Alega o exequente, em suma, que foi arbitrado em seu favor a título de honorários advocatícios o montante de R$ 13.750,00 (treze mil e setecentos e cinquenta reais), segundo tabela da OAB, em razão de ter atuado como Defensor Dativo nas Ações discriminadas na inicial.
Com a inicial, colacionou documentos.
O Estado do Maranhão, devidamente intimado para impugnar à execução, apresentou petição (id nº 26783293), concordando com o valor da execução, pugnando pela sua homologação, bem como a não condenação do Estado em honorários advocatícios sucumbenciais, eis que não opõe embargos à execução/impugnação ao cumprimento de sentença (Art. 1º-D, da Lei Federal nº 9494/97, alterado pela MP nº 2.180-35/01).
Em resposta a parte autora se manifestou (id nº 31988542) afirmando que concorda com a manifestação do Estado do Maranhão, bem como requereu o não envio dos autos à contadoria, abrindo mão da atualização e juros, pugnando pela homologação do valor principal, com a consequente expedição de Requisição de Pequeno Valor – RPV para pagamento da quantia devida. É O RELATÓRIO.
DECIDO Requer o exequente a execução de honorários de advogado dativo por ter atuado em ato judicial perante a Justiça Estadual, totalizando o valor de R$ 15.400,00 (quinze mil e quatrocentos reais), sem atualizações monetárias e juros.
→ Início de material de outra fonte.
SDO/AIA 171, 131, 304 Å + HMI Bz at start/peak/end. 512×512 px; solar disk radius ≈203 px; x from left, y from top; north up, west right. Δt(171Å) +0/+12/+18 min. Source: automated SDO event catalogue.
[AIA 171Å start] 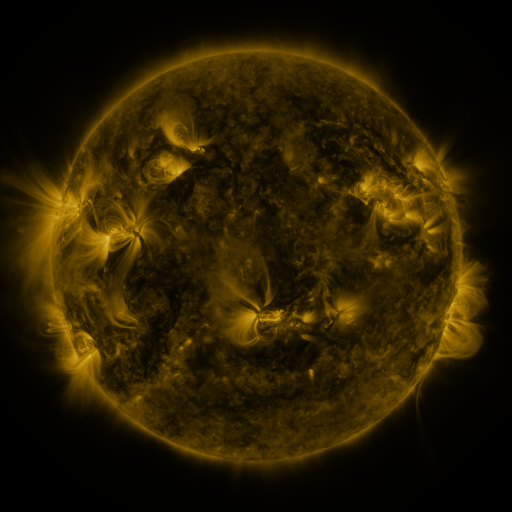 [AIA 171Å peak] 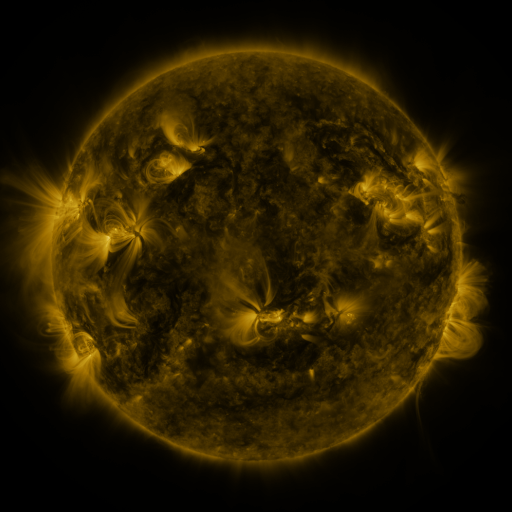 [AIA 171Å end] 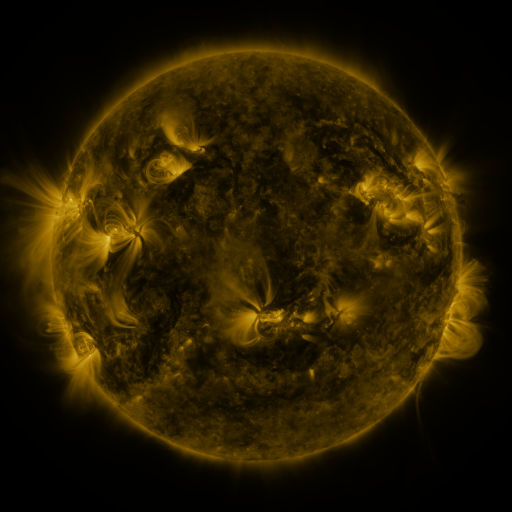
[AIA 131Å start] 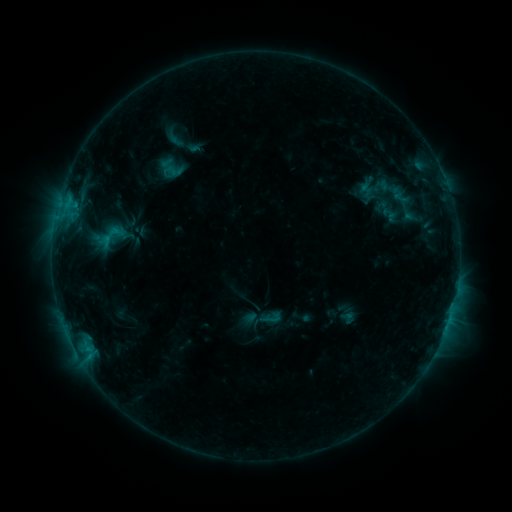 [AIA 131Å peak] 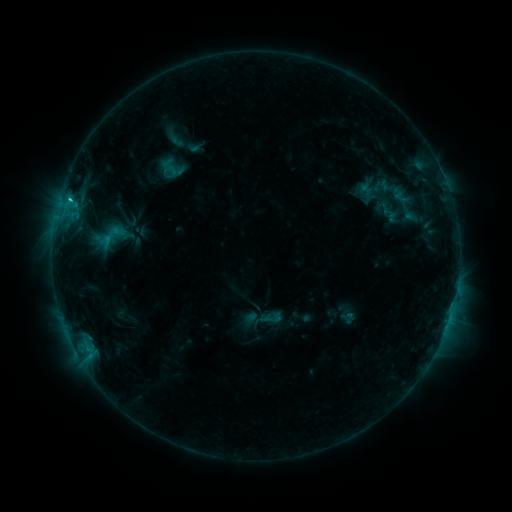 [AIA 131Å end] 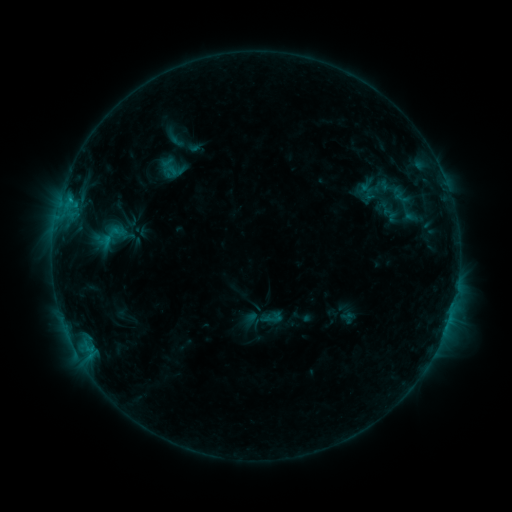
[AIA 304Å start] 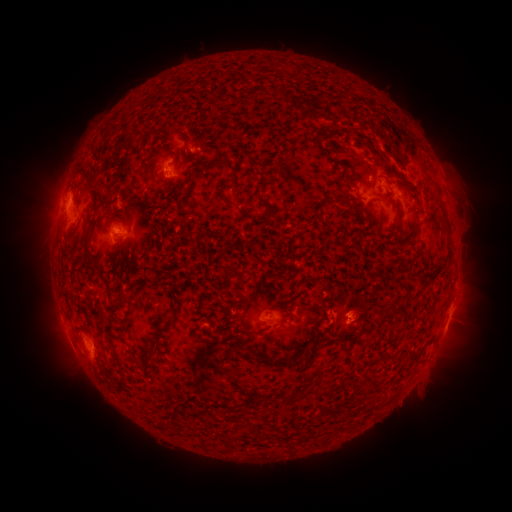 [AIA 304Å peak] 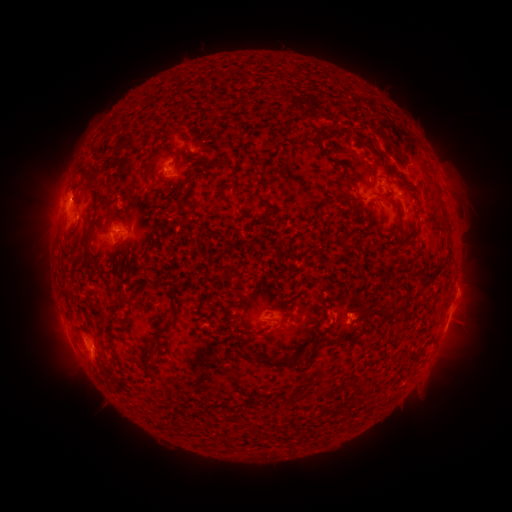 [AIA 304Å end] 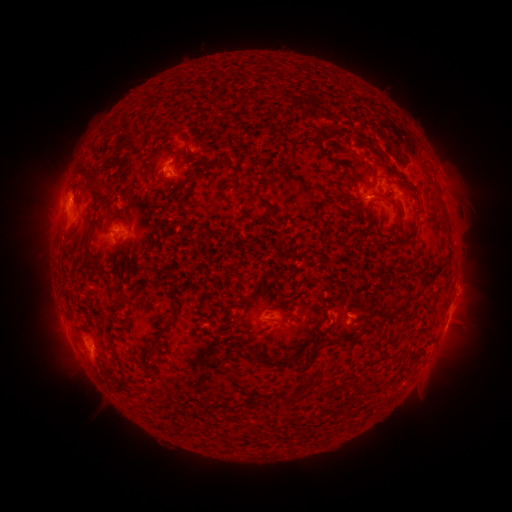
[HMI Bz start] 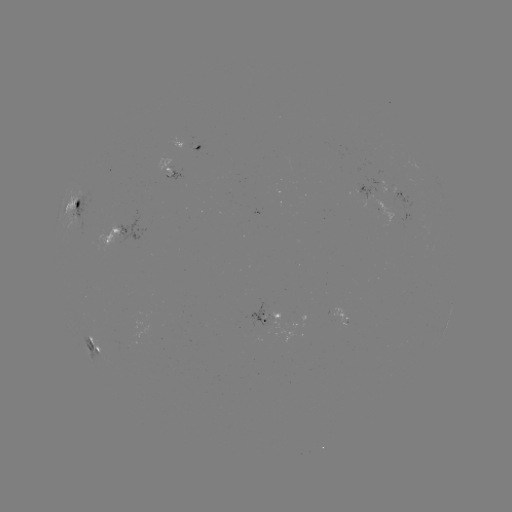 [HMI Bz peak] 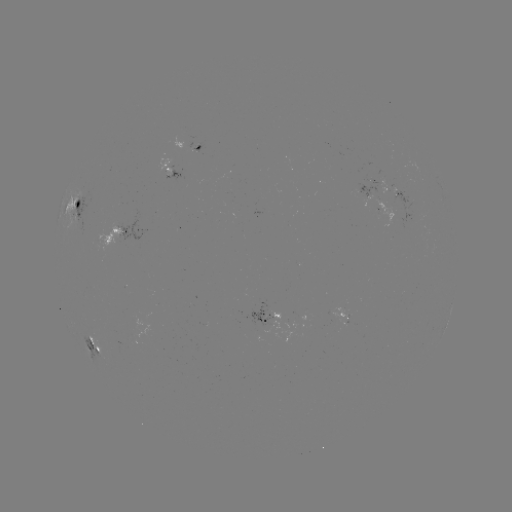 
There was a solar flare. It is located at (70, 203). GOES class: C1.2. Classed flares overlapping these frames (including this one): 1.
Verifica-se nos autos que o valor executado está de acordo com a tabela de honorários da OAB/MA, não havendo, portanto, controvérsia sobre o mesmo.
O Estatuto da Ordem dos Advogados é claro ao estabelecer a execução autônoma dos honorários em seu art. 23.
Ademais, o Ente Público concordou com os cálculos apresentados, pugnando por sua homologação (Id 26783293).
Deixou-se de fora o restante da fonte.